Сегодня выходные у меня и супруги совпали, и по случаю столь радостного события всё наше семейство ужинает на веранде, ограждённой страховочной сеткой, по которой любой ангел безошибочно определит – в этом доме имеется маленький, нелетающий ребёнок.
– Уммм… – я вонзаю зубы в вязкую, липкую мякоть, и только тут вспоминаю, почему плод этот называют «некусаем». В глазах моей ненаглядной прыгают насмешливые искорки, и я улавливаю мелькнувший мыслеобраз – лежащие зубьями вверх грабли с длинным крепким черенком… Действительно, пора бы уже и запомнить: мякоть некусая ещё более липкая, чем земной рахат-лукум. Его следует просто обсасывать, держа за шип, и тогда мякоть сама медленно тает во рту, оставляя на языке неповторимый остро-сладкий вкус, отдалённо напоминающий земную кока-колу.

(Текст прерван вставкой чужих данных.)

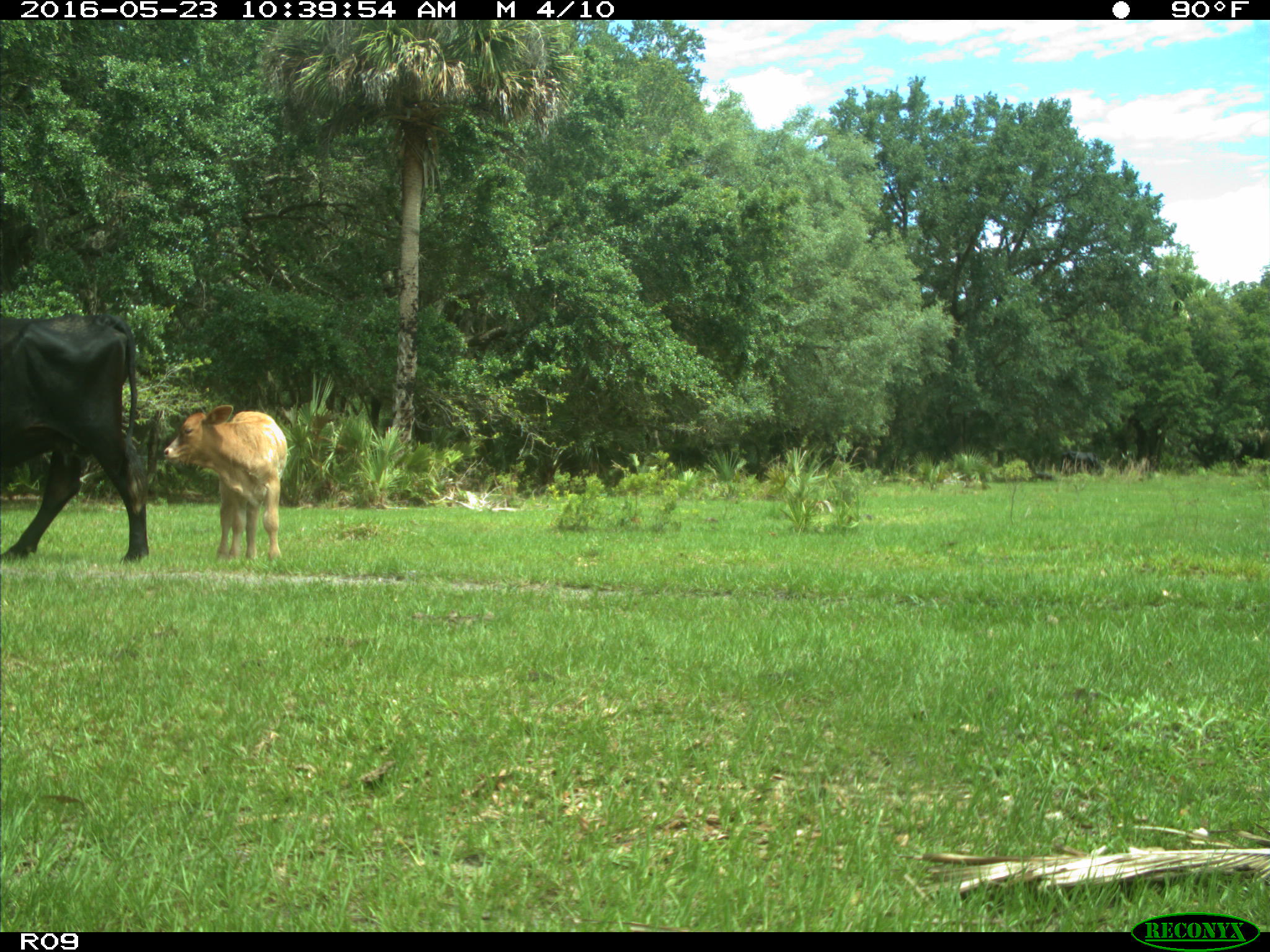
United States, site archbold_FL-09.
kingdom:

– Мама-папа, она всё съела! – сообщает нам дочура, отряхивая ладошку. Нечаянная Радость, облизываясь, наконец отпускает руку дающую, и Мауна немедленно заключает животное в объятия, как плюшевого медведя. Зверюшка сопит, но вырываться пока не пытается – во-первых, дочура заметно окрепла, и вырваться из её цепких ручонок не так-то просто, а во-вторых, не так это и страшно, поскольку выдирать перья из крыльев летучей сони малышка перестала. В последнее время отношения между Нечаянной Радостью и Мауной-младшей определённо наладились, потому как в отличие от взрослых дочура располагает практически неограниченным запасом времени для всевозможных подвижных игр, вполне доступных пониманию домашней зверюшки.
– А я хочу Великую звезду! – внезапно заявляет дочь, гладя зверюшку.
– О! – жена округляет глаза. – Придётся тебе потерпеть, не сезон.
– Плохо, – вздыхает Мауна, и в тоне её слышится явное осуждение неспособности мамы-папы решить проблему. – Я бы посмотрела. Красиво.
– Да я бы и сама полюбовалась, – согласно вздыхает Ирочка.
– И я тоже… – я наконец-то справляюсь со своим некусаем. В этот момент Нечаянная Радость, улучив момент, вырывается и вспархивает на настенную икебану. В конце концов, после ужина нужен покой, дабы правильно переварить его.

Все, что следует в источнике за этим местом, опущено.